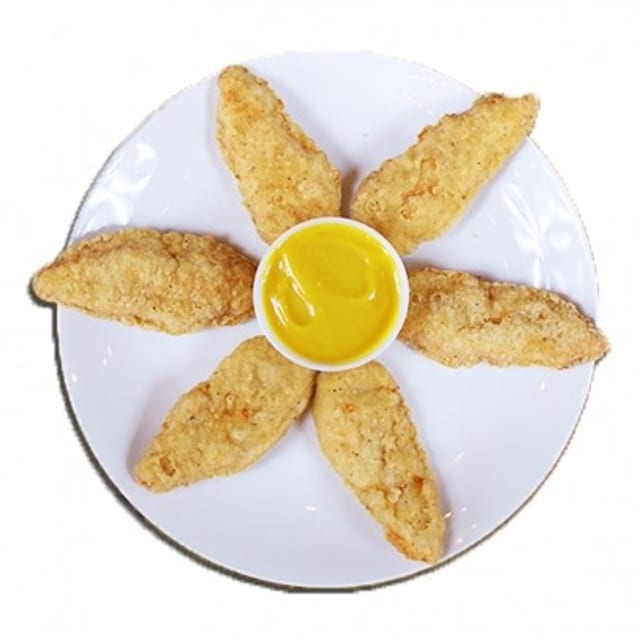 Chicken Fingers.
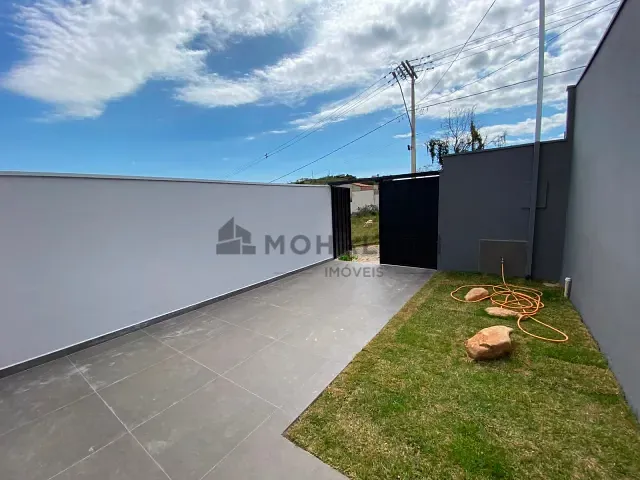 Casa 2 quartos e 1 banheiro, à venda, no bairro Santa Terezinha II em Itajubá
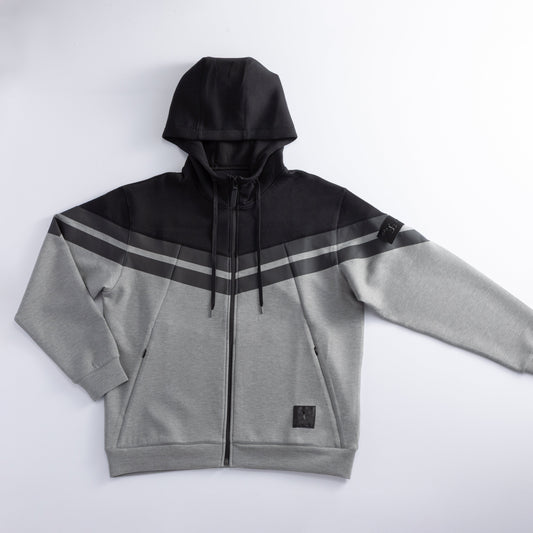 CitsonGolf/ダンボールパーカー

###

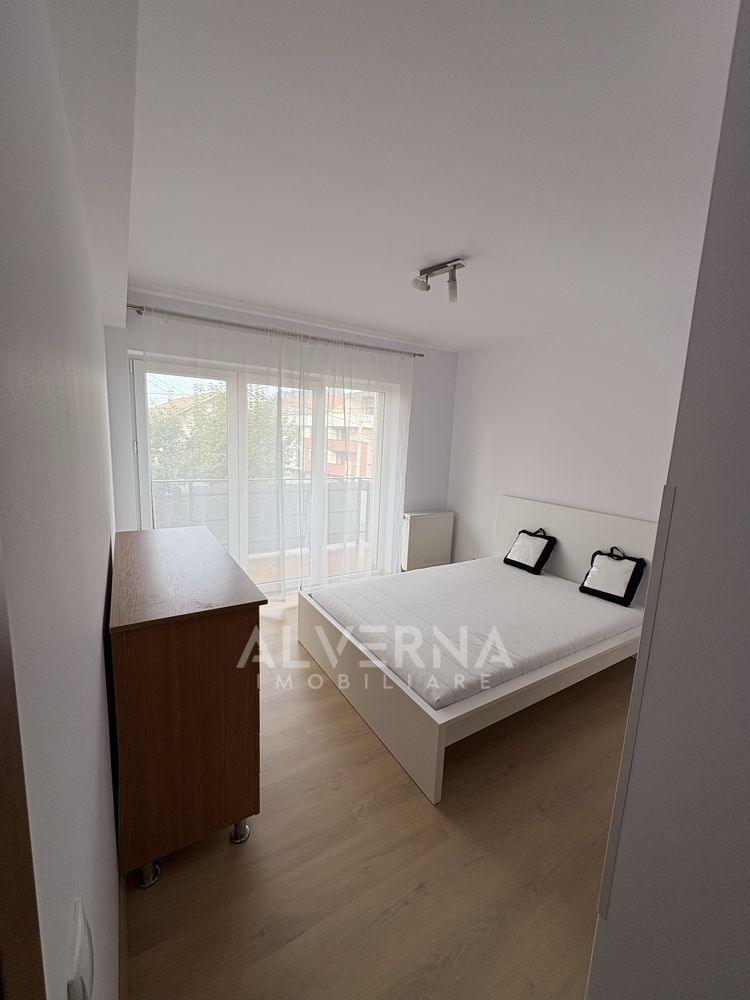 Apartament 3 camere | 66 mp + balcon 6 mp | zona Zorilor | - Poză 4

###

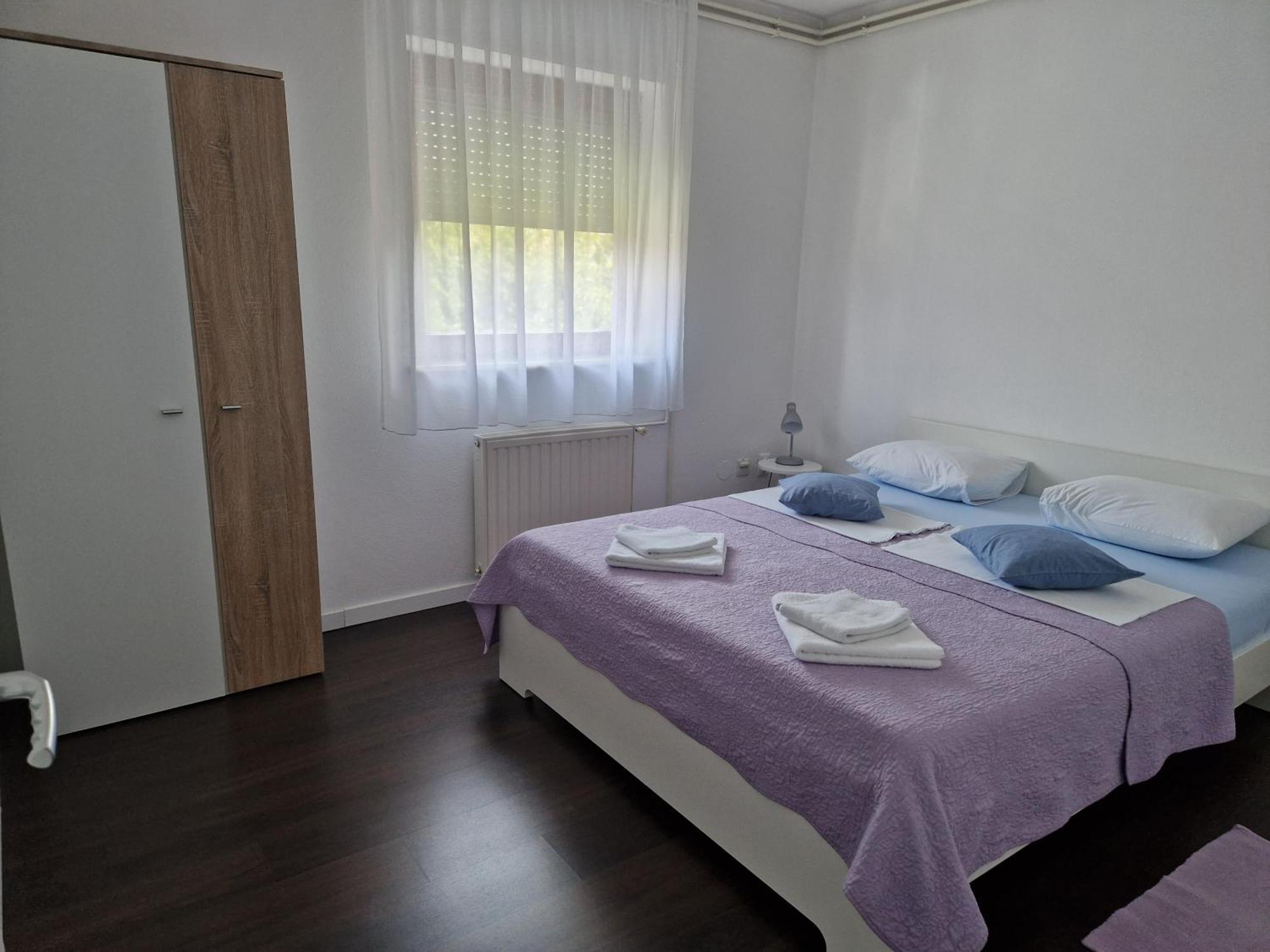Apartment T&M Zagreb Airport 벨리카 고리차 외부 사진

###

TASK REQUIREMENTS: Please copy out the records from the line with "Chicken Fingers." through the line with "CitsonGolf/ダンボールパーカー", both included, without the pictures.

REPLY:
 Chicken Fingers.
 Casa 2 quartos e 1 banheiro, à venda, no bairro Santa Terezinha II em Itajubá
 CitsonGolf/ダンボールパーカー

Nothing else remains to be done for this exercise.